17 de dezembro de 2025
Politica

O compromisso do papa Leão XIV e o livro que denunciou os crimes da ditadura militar brasileira

De volta da viagem à Turquia, Leão XIV foi questionado por que não rezara na Mesquita Azul, em Istambul, como fizeram Bento XVI e Francisco. Ele respondeu: “Quem disse que não rezei? Pode ser que eu esteja rezando agora”. E completou: “Prefiro rezar em uma igreja católica, na presença do Santíssimo Sacramento”.

O papa Leão XIV visita a mesquita azul, em Istambul, na Turquia:
O papa Leão XIV visita a mesquita azul, em Istambul, na Turquia: “Quem disse que não rezei?”

O papa, que parece reconciliar os pontificados de Ratzinger e Bergoglio, aproveitou, dias depois, a audiência com novos embaixadores para dizer que a Igreja “não ficará em silêncio diante das graves desigualdades, injustiças e violações dos direitos humanos fundamentais”.

Legitimava, assim, o trabalho de Baltazar Porras, o cardeal de Caracas, que teve o passaporte apreendido e foi impedido de deixar o país por ter denunciado as violações de direitos do ditador Maduro. No Brasil, como fazia o antigo SNI, um deputado denunciou ao Vaticano o padre Julio Lancellotti por sua “pregação política”, o que está além do uso de redes sociais. Surge a questão se a Igreja de Prevost é a mesma vivida por d. Paulo Evaristo Arns, na luta contra os delitos da ditadura militar. O arcebispo de São Paulo acolheu perseguidos fossem quem fossem; o que lhe importava era a humanidade e a sua memória.

Capa do livro 'Nunca Mais, os bastidores da maior denúncia contra a tortura já feita no Brasil, do jornalista Camilo Vannuchi (ed. Discurso Direto, 236 páginas)
Capa do livro ‘Nunca Mais, os bastidores da maior denúncia contra a tortura já feita no Brasil, do jornalista Camilo Vannuchi (ed. Discurso Direto, 236 páginas)

Foi por essa razão que d. Paulo se envolveu no Projeto Brasil Nunca Mais. A história da ação do prelado e de personagens, como os advogados Luiz Eduardo Greenhalgh e Eny Raimundo Moreira, está contada no livro Nunca Mais, os bastidores da maior denúncia contra a tortura já feita no Brasil, do jornalista Camilo Vannuchi. Com recursos do Conselho Mundial das Igrejas (CMI), copiaram em segredo um milhão de páginas de casos do Superior Tribunal Militar, identificaram 494 responsáveis por prisões e torturas e mapearam uma rede 242 centros onde esses crimes aconteceram.

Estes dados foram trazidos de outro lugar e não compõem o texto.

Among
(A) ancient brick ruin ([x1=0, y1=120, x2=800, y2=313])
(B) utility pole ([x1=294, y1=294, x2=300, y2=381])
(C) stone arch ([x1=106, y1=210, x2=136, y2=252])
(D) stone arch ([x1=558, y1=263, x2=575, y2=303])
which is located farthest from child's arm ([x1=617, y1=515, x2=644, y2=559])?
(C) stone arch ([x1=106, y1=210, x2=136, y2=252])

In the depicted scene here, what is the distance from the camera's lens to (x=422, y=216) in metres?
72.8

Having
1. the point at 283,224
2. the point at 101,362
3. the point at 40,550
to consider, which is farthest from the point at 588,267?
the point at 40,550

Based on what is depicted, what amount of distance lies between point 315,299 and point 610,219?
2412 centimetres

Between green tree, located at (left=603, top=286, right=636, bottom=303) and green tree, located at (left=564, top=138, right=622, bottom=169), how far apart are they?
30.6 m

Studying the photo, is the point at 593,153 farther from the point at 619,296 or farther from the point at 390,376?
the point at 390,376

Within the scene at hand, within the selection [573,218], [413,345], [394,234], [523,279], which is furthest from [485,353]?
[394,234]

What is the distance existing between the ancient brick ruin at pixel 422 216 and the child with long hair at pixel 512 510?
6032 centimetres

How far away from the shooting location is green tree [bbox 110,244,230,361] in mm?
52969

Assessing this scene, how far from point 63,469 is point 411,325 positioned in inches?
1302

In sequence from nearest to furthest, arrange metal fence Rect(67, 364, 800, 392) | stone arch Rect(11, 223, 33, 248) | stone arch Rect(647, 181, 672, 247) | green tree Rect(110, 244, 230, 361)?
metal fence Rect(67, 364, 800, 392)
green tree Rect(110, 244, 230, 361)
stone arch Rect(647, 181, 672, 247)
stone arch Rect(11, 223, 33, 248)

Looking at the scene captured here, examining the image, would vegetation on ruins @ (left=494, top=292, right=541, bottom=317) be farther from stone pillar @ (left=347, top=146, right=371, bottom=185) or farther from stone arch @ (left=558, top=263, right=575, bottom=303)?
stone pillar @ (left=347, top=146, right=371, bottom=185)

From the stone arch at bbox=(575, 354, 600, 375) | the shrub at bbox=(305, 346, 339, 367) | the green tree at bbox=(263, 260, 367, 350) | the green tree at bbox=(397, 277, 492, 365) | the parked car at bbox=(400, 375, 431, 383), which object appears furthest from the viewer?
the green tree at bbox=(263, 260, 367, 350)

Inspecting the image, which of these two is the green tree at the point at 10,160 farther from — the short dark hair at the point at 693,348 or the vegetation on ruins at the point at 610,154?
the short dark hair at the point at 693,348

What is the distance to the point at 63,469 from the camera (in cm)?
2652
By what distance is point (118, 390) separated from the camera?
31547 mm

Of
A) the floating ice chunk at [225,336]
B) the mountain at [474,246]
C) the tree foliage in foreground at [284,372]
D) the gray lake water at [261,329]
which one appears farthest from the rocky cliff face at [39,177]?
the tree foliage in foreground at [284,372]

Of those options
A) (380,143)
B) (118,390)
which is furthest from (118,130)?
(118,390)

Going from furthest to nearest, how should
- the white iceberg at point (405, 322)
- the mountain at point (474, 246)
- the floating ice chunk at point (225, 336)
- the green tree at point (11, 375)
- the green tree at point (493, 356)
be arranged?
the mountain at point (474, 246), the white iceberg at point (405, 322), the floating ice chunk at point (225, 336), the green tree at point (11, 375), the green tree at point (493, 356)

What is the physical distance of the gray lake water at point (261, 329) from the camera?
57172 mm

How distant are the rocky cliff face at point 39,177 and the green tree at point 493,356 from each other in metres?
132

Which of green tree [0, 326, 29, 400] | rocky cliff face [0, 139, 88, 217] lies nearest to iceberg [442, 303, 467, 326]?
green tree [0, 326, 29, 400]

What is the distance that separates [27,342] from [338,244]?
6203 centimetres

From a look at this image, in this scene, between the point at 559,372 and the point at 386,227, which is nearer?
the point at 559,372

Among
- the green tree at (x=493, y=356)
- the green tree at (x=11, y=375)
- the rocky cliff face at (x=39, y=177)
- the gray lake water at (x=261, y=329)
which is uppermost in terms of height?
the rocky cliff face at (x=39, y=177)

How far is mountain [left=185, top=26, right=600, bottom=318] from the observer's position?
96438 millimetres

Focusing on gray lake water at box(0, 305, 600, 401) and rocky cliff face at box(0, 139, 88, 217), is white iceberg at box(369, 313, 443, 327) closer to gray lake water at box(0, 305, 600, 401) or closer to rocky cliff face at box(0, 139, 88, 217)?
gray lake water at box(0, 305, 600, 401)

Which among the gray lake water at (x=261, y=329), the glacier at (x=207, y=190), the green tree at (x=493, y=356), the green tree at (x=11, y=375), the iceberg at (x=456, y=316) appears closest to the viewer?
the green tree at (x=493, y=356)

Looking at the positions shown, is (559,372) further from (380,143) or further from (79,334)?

Foi d. Paulo quem sugeriu ao advogado que procurasse o pastor Jaime Wright, que abriu as portas do CMI – ele enviava secretamente ao Brasil, todo mês, emissários com dinheiro para o projeto. Em São Paulo, as cópias eram guardadas na sede do Instituto Sedes Sapientiae e, depois, na paróquia Nossa Senhora Mãe da Igreja. Usaram um microcomputador CP500 – novidade na época – para preencher planilhas e concluir o trabalho.

O cardeal-arcebispo de São Paulo, d. Paulo Evaristo Arns, e o advogado Luiz Eduardo Greenhalgh, que atuou na defesa de presos políticos
O cardeal-arcebispo de São Paulo, d. Paulo Evaristo Arns, e o advogado Luiz Eduardo Greenhalgh, que atuou na defesa de presos políticos

Quando ficou pronto, o relatório que os organizadores queriam divulgar tinha 5,2 mil páginas. Foi aí que d. Paulo se mostrou decisivo: “Quem vai ler 5,2 mil páginas? Vocês precisam fazer uma síntese da síntese. Essa pesquisa precisa virar um livro de 300 páginas”.

O livro pretendido por d. Paulo – o Brasil Nunca Mais – foi publicado em 1985 e se tornou um dos mais importante relatos sobre violações de direitos humanos na América Latina. Ao completar 40 anos, Vannuchi o resgata ao mesmo tempo que a manifestação de Leão XIV demonstra que essa missão não acabou.